[DATASET Boundary: Start]

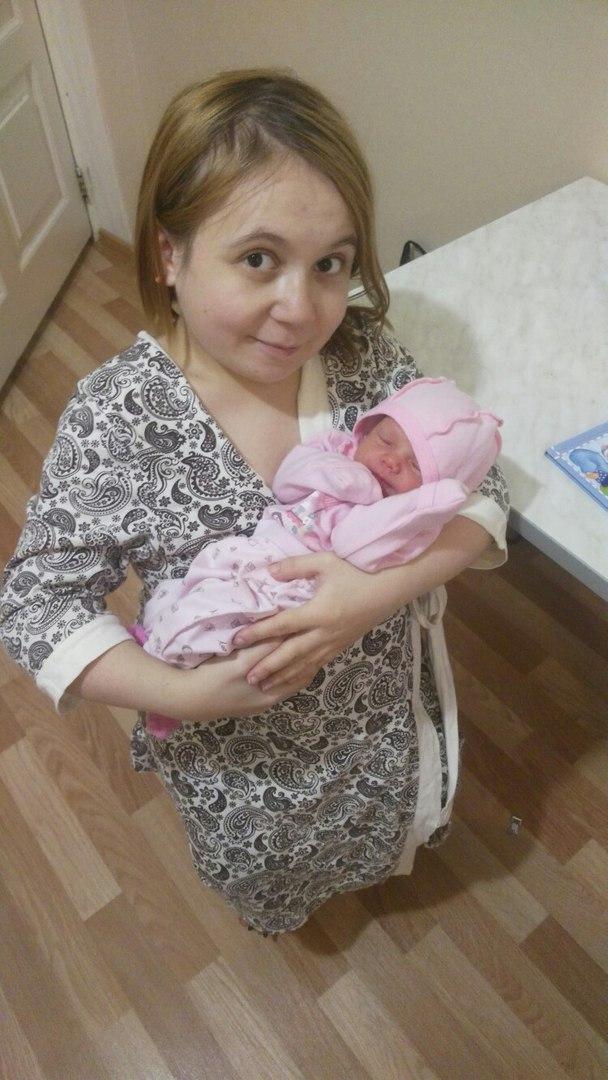 Лера с дочкой в роддоме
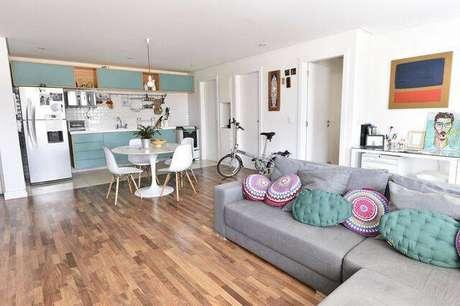 18. A cadeira eames é um modelo lindo para os mais variados tipos de casa. Projeto de Carla Cuono Arquitetura e Interiores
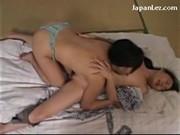 Azjatka zabawia się z starszą mamuśką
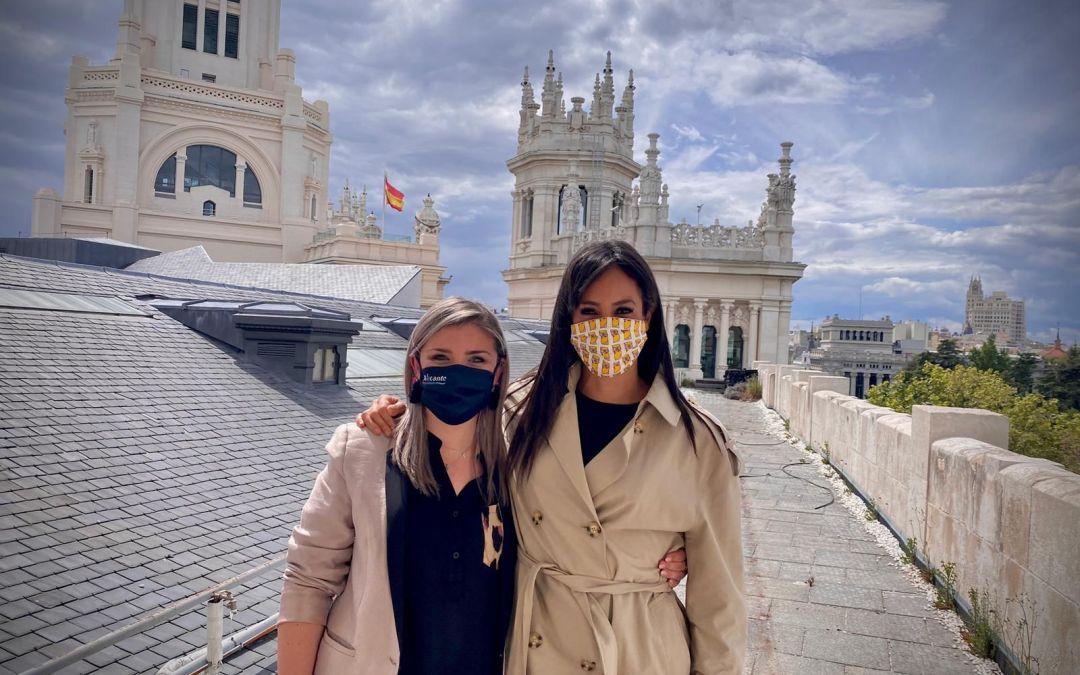 La vicealcaldesa Mari Carmen Sánchez se reúne con Begoña Villacís para diseñar acciones de promoción turística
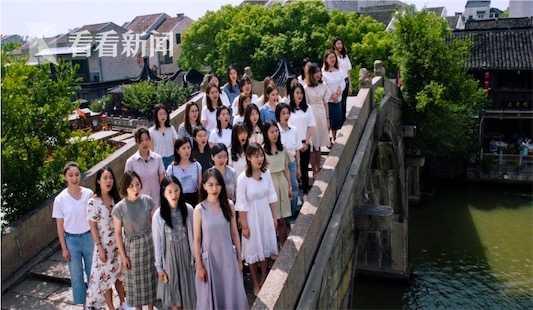 上海音乐学院学生唱响《我和我的祖国》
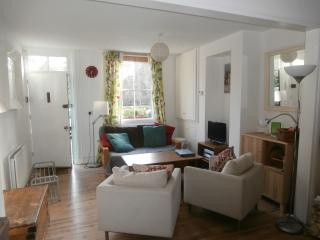 Oxford centre, Victorian terraced cottage Sleep9 - Oxford vacation rentals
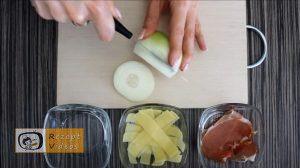 Mit Käse und Schinken gefüllte Zwiebelringe Rezept Zubereitung Schritt 1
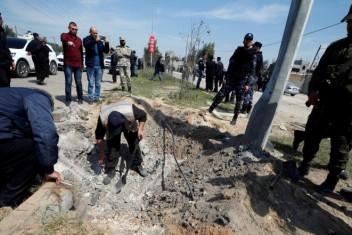 """الحكومة تهاجم """"حماس"""" بعد الكشف عن المتهمين بتفجير موكب الحمد الله"""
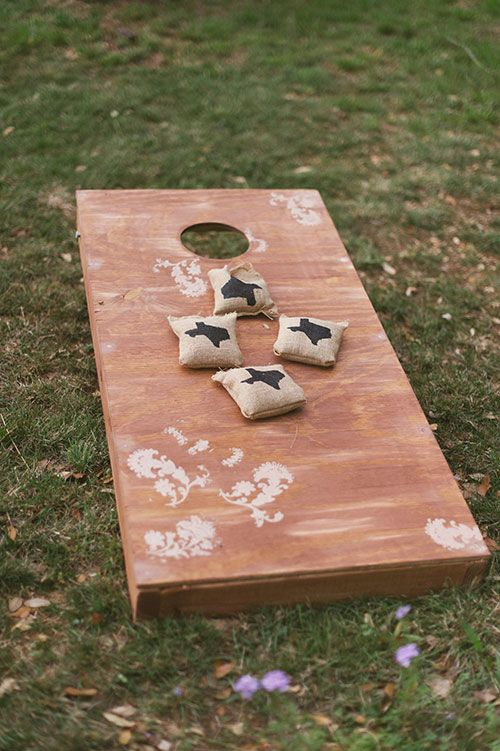Corn hole, a casual wedding classic | Brides.com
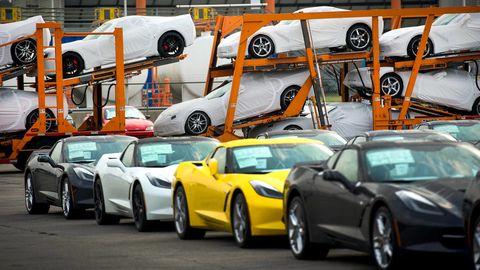Tire, Wheel, Motor vehicle, Mode of transport, Automotive design, Land vehicle, Vehicle, Automotive parking light, Rim, Car,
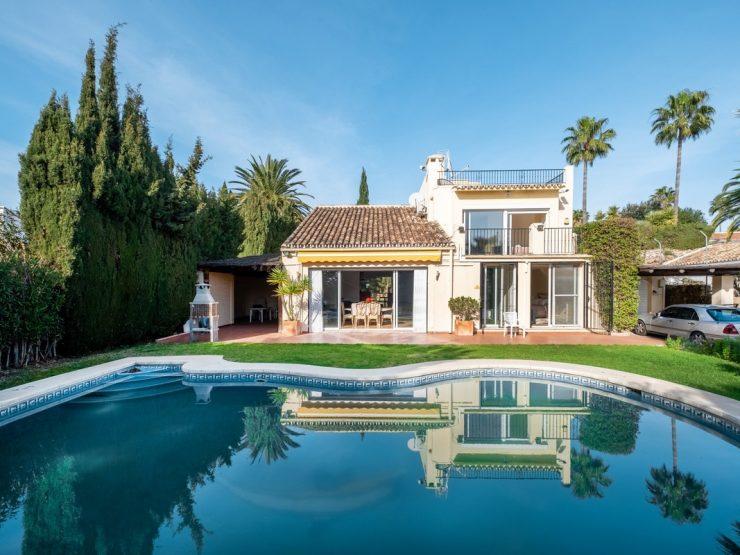 Villa in Los Naranjos Golf Nueva Andalucía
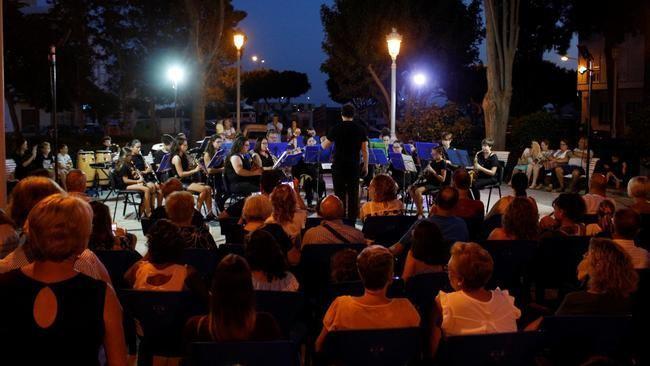 La Banda Escuela Ortiz de Villajos lleva su música a los Jardines de Heredia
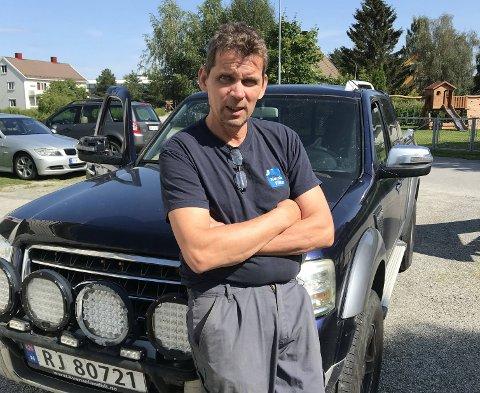BYTTET TILBAKE: Stig Joar Hermann fra Snåsa byttet tilbake fra elbil til dieselbil. – Hvis det kommer en elbil med rekkevidde rundt 100 mil kan jeg vurdere det igjen, sier han.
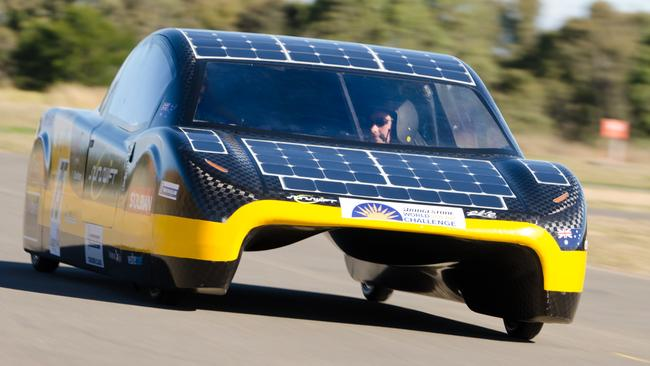 Currently the battery pack and solar panels mean the car can reach distances of 800km from a single charge.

[DATASET Boundary: End]

- _WHAT THIS TASK INVOLVES_
Within the listing above, the lines from the one with "Mit Käse und" through the one with "La Banda Escuela" are to be given again word for word. Do not include pictures.

- _RESPONSE AREA_
 Mit Käse und Schinken gefüllte Zwiebelringe Rezept Zubereitung Schritt 1
 """الحكومة تهاجم """"حماس"""" بعد الكشف عن المتهمين بتفجير موكب الحمد الله"""
Corn hole, a casual wedding classic | Brides.com
Tire, Wheel, Motor vehicle, Mode of transport, Automotive design, Land vehicle, Vehicle, Automotive parking light, Rim, Car,
 Villa in Los Naranjos Golf Nueva Andalucía
 La Banda Escuela Ortiz de Villajos lleva su música a los Jardines de Heredia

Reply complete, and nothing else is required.